Nueve años después de La mujer sin cabeza, y luego de la frustrada adaptación cinematográfica de El Eternauta, de Oesterheld,  el jueves 28 de septiembre llegará a los cines de todo el país, Zama, la nueva película de la reconocida directora salteña, basada en la novela homónima del escritor mendocino Antonio Di Benedetto.

 

En Zama, Martel recrea  los días de la colonia española en el Gran Chaco, a través de la historia de un hombre que vive los mismos conflictos de nuestro mundo moderno, en el tiempo de una América inmensa y desconocida.

Rodada en Formosa, Corrientes, Provincia de Buenos Aires y Capital Federal la película cuenta específicamente la historia de Diego de Zama, un funcionario americano de la Corona española, que se encuentra estancado en un puesto de frontera viviendo con un único objetivo: recibir una carta del Rey para poder alejarse definitivamente de allí.

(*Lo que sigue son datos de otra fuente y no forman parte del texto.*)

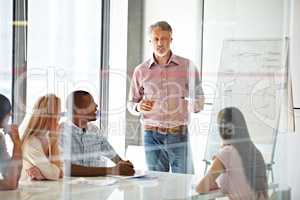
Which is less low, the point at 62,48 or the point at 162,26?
the point at 162,26

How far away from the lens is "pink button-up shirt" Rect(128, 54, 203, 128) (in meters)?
3.15

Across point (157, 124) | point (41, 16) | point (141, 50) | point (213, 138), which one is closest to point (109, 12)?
point (141, 50)

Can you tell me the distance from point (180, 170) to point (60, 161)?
85cm

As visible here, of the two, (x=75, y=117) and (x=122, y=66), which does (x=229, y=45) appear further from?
(x=75, y=117)

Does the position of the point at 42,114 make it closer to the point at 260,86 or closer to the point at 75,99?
the point at 75,99

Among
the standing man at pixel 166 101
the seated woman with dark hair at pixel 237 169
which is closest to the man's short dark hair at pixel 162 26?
the standing man at pixel 166 101

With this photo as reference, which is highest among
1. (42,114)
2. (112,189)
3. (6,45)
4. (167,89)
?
(6,45)

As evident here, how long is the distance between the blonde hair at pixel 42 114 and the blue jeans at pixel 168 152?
740 millimetres

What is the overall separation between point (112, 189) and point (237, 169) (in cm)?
71

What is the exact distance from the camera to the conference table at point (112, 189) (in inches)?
86.0

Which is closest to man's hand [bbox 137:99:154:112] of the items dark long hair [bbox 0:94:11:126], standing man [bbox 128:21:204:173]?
standing man [bbox 128:21:204:173]

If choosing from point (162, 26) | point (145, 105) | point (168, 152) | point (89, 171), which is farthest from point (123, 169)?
point (162, 26)

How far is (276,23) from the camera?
124 inches

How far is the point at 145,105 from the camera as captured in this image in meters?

Obligado a aceptar cualquier tarea que le ordenen los distintos gobernadores que se van sucediendo, para que nada empañe su posibilidad de salida, luego de unos años, Zama advierte que la carta nunca llega, y que en la espera ha perdido todo, y decide sumarse a una partida de soldados y partir a tierras lejanas en busca de un peligroso bandido.

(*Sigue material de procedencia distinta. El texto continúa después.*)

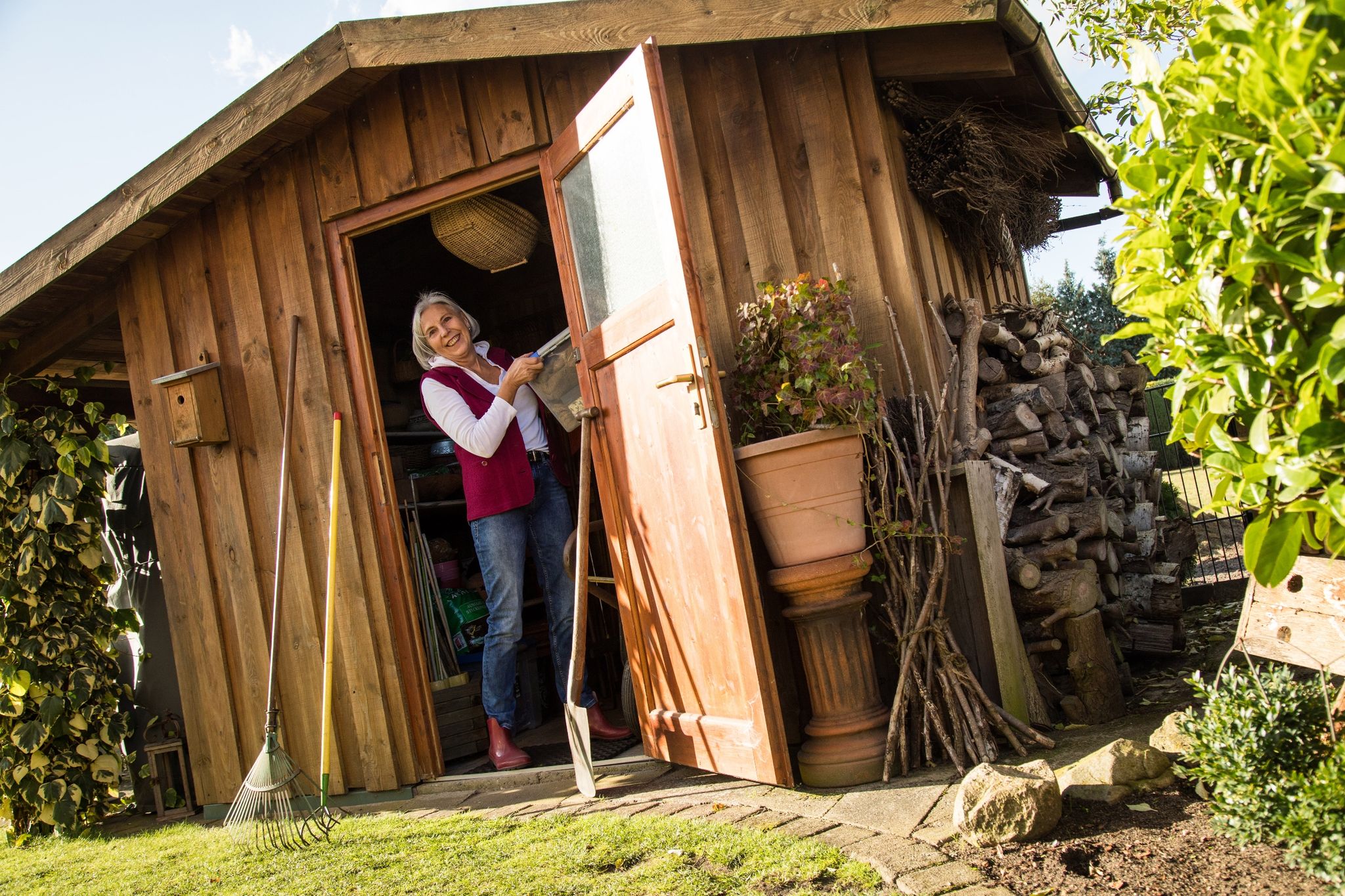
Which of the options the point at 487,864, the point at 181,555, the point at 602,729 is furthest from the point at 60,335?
the point at 487,864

Como trasfondo de esta historia, según ha explicado Martel, la cineasta se interesó en dejar constancia de que “la identidad es una trampa”. “La trampa de quién crees que sos y qué pensás que merecés. La trampa en la que estamos todos, y termina yendo en contra de nosotros mismos, ya que si uno fuese más flexible respecto a quien es uno – el fracaso sería algo menos estrepitoso”.

“La identidad es algo rígido y la rigidez hace que el individuo se quiebre”, explicó cineasta en reiteradas oportunidades. “En el fondo está la idea de que cualquier persona que se resiste perece. Los huracanes a los árboles rígidos los arranca de raíz, mientras que las palmeras se doblan pero sobreviven. Sólo queda lo flexible. La mejor forma de oponerse a algo malo que te toca vivir es la flexibilidad. Y no creerse tanto algo, porque mutar es la acción más vital posible. No hay que resistir, sino mutar”,

Protagonizada por los españoles Daniel Giménez Cacho y Lola Dueñas, el brasileño Matheus Nacthergaele y el argentino Juan Minujín, el film que cuenta en la producción con el apoyo de Pedro Almodóvar, Gael García Bernal y Diego Luna.

Así, luego de La Ciénaga de 2001, La niña santa de 2004 y La mujer sin cabeza de 2007, la crítica especializada ha reafirmado que con Zama Martel demuestra porque es calificada como una de las principales referentes femeninas del cine latinoamericano.